• [Exercise description]: Rewrite the listing below with every instance of "snowy field" changed to "snow-covered field", keeping all other text the same.

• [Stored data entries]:
— START —

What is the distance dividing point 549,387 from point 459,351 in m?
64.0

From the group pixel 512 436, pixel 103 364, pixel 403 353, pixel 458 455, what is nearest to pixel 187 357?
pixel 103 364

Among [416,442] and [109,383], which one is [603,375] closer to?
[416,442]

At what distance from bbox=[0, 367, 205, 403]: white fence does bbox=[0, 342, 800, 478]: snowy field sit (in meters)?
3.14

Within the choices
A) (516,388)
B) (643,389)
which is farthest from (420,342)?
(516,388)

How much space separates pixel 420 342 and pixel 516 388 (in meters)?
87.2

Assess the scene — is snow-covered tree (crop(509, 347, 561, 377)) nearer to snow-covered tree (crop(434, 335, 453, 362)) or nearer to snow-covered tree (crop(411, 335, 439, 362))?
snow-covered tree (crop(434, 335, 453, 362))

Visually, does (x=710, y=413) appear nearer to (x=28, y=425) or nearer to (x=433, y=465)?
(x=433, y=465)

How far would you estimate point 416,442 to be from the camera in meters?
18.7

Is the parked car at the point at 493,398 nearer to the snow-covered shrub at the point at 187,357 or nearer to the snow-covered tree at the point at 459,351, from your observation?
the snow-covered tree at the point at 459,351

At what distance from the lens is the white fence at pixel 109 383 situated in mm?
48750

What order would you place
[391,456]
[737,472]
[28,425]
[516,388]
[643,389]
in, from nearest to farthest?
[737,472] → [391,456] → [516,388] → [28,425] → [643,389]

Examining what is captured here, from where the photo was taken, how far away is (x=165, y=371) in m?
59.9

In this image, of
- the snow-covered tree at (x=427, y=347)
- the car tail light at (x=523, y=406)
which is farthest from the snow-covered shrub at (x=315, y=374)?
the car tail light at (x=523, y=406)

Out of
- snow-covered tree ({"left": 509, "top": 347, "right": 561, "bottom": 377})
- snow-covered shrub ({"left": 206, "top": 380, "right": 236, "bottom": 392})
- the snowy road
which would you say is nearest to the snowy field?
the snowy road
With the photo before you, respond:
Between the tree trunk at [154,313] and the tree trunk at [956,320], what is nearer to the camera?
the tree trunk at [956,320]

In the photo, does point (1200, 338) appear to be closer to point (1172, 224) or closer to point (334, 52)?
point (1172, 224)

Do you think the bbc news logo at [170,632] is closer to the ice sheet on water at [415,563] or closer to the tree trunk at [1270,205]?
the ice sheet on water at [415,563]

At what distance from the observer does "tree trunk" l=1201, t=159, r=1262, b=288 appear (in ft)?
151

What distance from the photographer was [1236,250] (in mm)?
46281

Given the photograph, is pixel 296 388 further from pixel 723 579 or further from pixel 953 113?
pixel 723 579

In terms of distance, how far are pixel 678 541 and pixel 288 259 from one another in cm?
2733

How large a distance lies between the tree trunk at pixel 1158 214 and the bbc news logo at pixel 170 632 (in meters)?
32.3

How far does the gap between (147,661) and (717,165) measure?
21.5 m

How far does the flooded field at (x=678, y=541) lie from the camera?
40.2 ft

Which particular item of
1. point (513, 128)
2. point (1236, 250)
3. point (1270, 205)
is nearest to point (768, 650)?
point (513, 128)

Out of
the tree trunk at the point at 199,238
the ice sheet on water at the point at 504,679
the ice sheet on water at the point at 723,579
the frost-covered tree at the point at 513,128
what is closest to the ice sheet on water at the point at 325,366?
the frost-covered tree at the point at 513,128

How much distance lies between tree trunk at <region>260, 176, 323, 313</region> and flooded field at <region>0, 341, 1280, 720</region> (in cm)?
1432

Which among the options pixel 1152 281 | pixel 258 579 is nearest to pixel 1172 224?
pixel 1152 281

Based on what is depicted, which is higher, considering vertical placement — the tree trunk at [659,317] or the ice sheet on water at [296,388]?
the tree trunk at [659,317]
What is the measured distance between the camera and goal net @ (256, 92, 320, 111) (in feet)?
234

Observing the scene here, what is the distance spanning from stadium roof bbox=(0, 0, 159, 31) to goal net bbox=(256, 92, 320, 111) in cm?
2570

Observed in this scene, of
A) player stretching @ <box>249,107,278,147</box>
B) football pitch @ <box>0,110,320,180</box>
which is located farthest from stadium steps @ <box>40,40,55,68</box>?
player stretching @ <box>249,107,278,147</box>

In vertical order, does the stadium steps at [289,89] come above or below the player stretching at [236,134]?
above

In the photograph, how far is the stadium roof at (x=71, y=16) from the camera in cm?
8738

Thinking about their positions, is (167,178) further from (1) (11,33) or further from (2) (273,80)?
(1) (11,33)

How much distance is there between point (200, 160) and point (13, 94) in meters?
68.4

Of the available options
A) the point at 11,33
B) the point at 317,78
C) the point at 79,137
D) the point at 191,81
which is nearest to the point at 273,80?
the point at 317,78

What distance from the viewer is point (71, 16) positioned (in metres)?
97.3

— END —

• [Result of the task]:
What is the distance dividing point 549,387 from point 459,351 in m?
64.0

From the group pixel 512 436, pixel 103 364, pixel 403 353, pixel 458 455, what is nearest to pixel 187 357?
pixel 103 364

Among [416,442] and [109,383], which one is [603,375] closer to?
[416,442]

At what distance from bbox=[0, 367, 205, 403]: white fence does bbox=[0, 342, 800, 478]: snow-covered field sit (in meters)?
3.14

Within the choices
A) (516,388)
B) (643,389)
which is farthest from (420,342)?
(516,388)

How much space separates pixel 420 342 and pixel 516 388 (in meters)?
87.2

Assess the scene — is snow-covered tree (crop(509, 347, 561, 377)) nearer to snow-covered tree (crop(434, 335, 453, 362)) or nearer to snow-covered tree (crop(411, 335, 439, 362))?
snow-covered tree (crop(434, 335, 453, 362))

Visually, does (x=710, y=413) appear nearer to (x=28, y=425) or nearer to (x=433, y=465)?
(x=433, y=465)

How far would you estimate point 416,442 to be from the camera in meters?
18.7

Is the parked car at the point at 493,398 nearer to the snow-covered shrub at the point at 187,357 or nearer to the snow-covered tree at the point at 459,351, from your observation?
the snow-covered tree at the point at 459,351

At what distance from the lens is the white fence at pixel 109 383 situated in mm?
48750

What order would you place
[391,456]
[737,472]
[28,425]
[516,388]
[643,389]
in, from nearest to farthest?
[737,472] → [391,456] → [516,388] → [28,425] → [643,389]

Examining what is captured here, from where the photo was taken, how far away is (x=165, y=371) in m?
59.9

In this image, of
- the snow-covered tree at (x=427, y=347)
- the car tail light at (x=523, y=406)
which is farthest from the snow-covered shrub at (x=315, y=374)?
the car tail light at (x=523, y=406)

Out of
- snow-covered tree ({"left": 509, "top": 347, "right": 561, "bottom": 377})
- snow-covered shrub ({"left": 206, "top": 380, "right": 236, "bottom": 392})
- the snowy road
which would you say is nearest to the snow-covered field?
the snowy road
With the photo before you, respond:
Between the tree trunk at [154,313] and the tree trunk at [956,320], what is nearer to the camera?
the tree trunk at [956,320]

In the photo, does point (1200, 338) appear to be closer to point (1172, 224) or closer to point (334, 52)?
point (1172, 224)

Do you think the bbc news logo at [170,632] is closer to the ice sheet on water at [415,563] or closer to the tree trunk at [1270,205]?
the ice sheet on water at [415,563]

At what distance from the observer does "tree trunk" l=1201, t=159, r=1262, b=288 appear (in ft)?
151

What distance from the photographer was [1236,250] (in mm)?
46281

Given the photograph, is pixel 296 388 further from pixel 723 579 or further from pixel 953 113?
pixel 723 579

In terms of distance, how far are pixel 678 541 and pixel 288 259 from one another in cm?
2733

How large a distance lies between the tree trunk at pixel 1158 214 and the bbc news logo at pixel 170 632 (in meters)?
32.3

How far does the gap between (147,661) and (717,165) measure?
21.5 m

How far does the flooded field at (x=678, y=541) lie from the camera?
40.2 ft

Which particular item of
1. point (513, 128)
2. point (1236, 250)
3. point (1270, 205)
is nearest to point (768, 650)?
point (513, 128)

Out of
the tree trunk at the point at 199,238
the ice sheet on water at the point at 504,679
the ice sheet on water at the point at 723,579
the frost-covered tree at the point at 513,128
what is closest to the ice sheet on water at the point at 325,366?
the frost-covered tree at the point at 513,128

How much distance lies between tree trunk at <region>260, 176, 323, 313</region> and flooded field at <region>0, 341, 1280, 720</region> (in cm)?
1432

Which among the options pixel 1152 281 | pixel 258 579 is nearest to pixel 1172 224?
pixel 1152 281

Based on what is depicted, which is higher, considering vertical placement — the tree trunk at [659,317] or the ice sheet on water at [296,388]?
the tree trunk at [659,317]
What is the measured distance between the camera and goal net @ (256, 92, 320, 111) (in feet)?
234

Observing the scene here, what is the distance spanning from stadium roof bbox=(0, 0, 159, 31) to goal net bbox=(256, 92, 320, 111) in cm?
2570

Observed in this scene, of
A) player stretching @ <box>249,107,278,147</box>
B) football pitch @ <box>0,110,320,180</box>
which is located farthest from stadium steps @ <box>40,40,55,68</box>?
player stretching @ <box>249,107,278,147</box>

In vertical order, does the stadium steps at [289,89] come above or below the player stretching at [236,134]?
above

In the photograph, how far is the stadium roof at (x=71, y=16) from the camera in cm?
8738

Thinking about their positions, is (167,178) further from (1) (11,33) or further from (2) (273,80)?
(1) (11,33)

How much distance is there between point (200, 160) and point (13, 94) in meters?
68.4

Of the available options
A) the point at 11,33
B) the point at 317,78
C) the point at 79,137
D) the point at 191,81
which is nearest to the point at 273,80?
the point at 317,78

What distance from the viewer is point (71, 16) positioned (in metres)?
97.3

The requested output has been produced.